### 読解文

突然走り出す、飛び降りなどの異常行動との関連を指摘され、10代の患者への使用が原則禁止とされていたタミフルが、18年6月に解禁されました。
とはいえ、そのくらいの年代の子を持つ親御さんにとっては、安易に薬を飲ませるのも不安に思うことでしょう。
ここでは、異常行動に関するデータをもとに、薬の影響や注意点などをご説明します。
【治療法による異常行動率に差は見られない】
2018/19シーズンに重度の異常行動を起こした患者が服用していた薬を調べた研究があります。
それによれば
抗インフルエンザ薬なし:19%
タミフル:19%
リレンザ:10%
イナビル:17%
ゾフルーザ:34%
となっています。
ん?じゃあむしろゾフルーザが危険なの?
と感じる方もいると思いますが、そもそもこのシーズンはゾフルーザの処方割合が約45%と高かったため、服用していた人が多かったのです。
その辺りを加味すると、飲む薬による差はほぼない、と考えて良いでしょう。
抗インフルエンザを使わなかった方も2割程度いるわけですから、薬を飲まなければ安心、というわけではないのです。
ちなみに、タミフルが解禁されたからといって、異常行動の報告数が増えたということもありませんでした。
【どういう人に起こりやすいか】
過去10年程度のデータを見ると、傾向に大きな差はみられません。
ざっと箇条書きにしてみます。
・平均年齢は8〜10歳(小学生〜中学生に多い)
・女児より男児の方が2〜3倍多い
・平均体温は39℃強(発熱後2日以内の発症が多い)
つまり、これらに当てはまる方はリスクが大きくなるので、薬の有無に関わらず、インフルエンザに罹ったらより注意が必要ということです。
【予防する方法はあるの?】
とりあえず、そもそもインフルエンザに罹らないように気をつけよう。
と、それじゃ何の参考にもならないので(笑)、ひとつデータを示すと、
「異常行動を起こした方の割合は、予防接種を受けていない方が、受けた方より2〜3倍多かった」
となっています。
予防接種をすることでリスクを減らせる可能性があるというわけですね。
ちょっと話はそれますが、予防接種のリスクについて少しだけ。
時々TVなどで、「予防接種後に重大な副作用!」みたいな放送がされることがあるので、不安に思われる方もいると思います。

### 取り組む課題
- a) 次の(i)〜(iii)が、インフルエンザ薬と異常行動についての文章の内容と合っているかどうかを「はい」か「いいえ」で答え、判断の根拠となる本文の語句をそのまま引用しなさい。
(i) 2018/19シーズンの研究では、重度の異常行動を起こした患者のうちタミフルを服用していた割合は、抗インフルエンザ薬を使わなかった割合と同じであった。
(ii) タミフルの解禁後、異常行動の報告数は増えた。
(iii) 異常行動は男児よりも女児に多く見られる。
- b) インフルエンザ薬と異常行動についての文章を、最後の文の後から書き継ぎなさい。

### 提供データ
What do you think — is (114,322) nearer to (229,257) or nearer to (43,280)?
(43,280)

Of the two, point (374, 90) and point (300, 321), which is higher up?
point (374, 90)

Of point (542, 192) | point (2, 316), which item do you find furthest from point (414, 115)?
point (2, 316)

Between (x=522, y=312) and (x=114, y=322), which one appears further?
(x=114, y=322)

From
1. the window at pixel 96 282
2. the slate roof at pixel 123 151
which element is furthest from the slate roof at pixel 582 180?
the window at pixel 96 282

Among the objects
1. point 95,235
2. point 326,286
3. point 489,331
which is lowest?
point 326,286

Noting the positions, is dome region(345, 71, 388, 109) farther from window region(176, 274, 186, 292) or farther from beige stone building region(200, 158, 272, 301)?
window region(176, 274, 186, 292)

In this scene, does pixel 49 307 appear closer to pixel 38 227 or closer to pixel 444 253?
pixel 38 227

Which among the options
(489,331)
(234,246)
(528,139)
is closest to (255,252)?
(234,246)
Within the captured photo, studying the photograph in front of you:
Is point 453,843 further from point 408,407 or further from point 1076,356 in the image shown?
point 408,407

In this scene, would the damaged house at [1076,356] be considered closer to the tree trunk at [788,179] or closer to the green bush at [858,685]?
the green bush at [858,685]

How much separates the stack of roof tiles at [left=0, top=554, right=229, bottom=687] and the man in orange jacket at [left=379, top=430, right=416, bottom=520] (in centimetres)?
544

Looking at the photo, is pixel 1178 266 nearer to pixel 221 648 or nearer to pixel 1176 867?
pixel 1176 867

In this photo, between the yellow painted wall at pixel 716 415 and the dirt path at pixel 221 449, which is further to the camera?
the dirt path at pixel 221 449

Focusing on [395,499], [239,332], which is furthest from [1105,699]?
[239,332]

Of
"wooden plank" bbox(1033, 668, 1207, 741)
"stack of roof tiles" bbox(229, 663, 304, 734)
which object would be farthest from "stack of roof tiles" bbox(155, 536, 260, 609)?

### 課題別解答
- a)
(i) はい。「抗インフルエンザ薬なし:19%」「タミフル:19%」
(ii) いいえ。「異常行動の報告数が増えたということもありませんでした」
(iii) いいえ。「女児より男児の方が2〜3倍多い」

- b)
少し前のデータですが、平成28年シーズンの、インフルエンザワクチンの副反応疑い報告数は「0.0005%(20万人に1人)」、死亡報告数は「0.00001%(1000万人に1人)」となっています。
他方、インフルエンザによって「死亡」する方はというと、直接の死因となったものを少なく見積もって1000人としても、「約13万人に1人」。
ここにインフルエンザから肺炎になったのちに死亡した方などを含めると数倍になりますから、「数万人に1人」くらい、インフルエンザに関連して亡くなる方がいるともいえます。
かなり乱暴な比較ですみませんが、こんなざっくりした計算でも、「ワクチンによる被害」より「インフルエンザそのものによる被害」の方が大きいことがわかります。
別に私はワクチンメーカーの回し者ではありませんし(笑)、予防接種を推奨しているわけでもありませんが、「TVでやってたから」なんて理由で決めるのではなく、自分で調べて考えた上で、医療を受けていたただきたいと思います。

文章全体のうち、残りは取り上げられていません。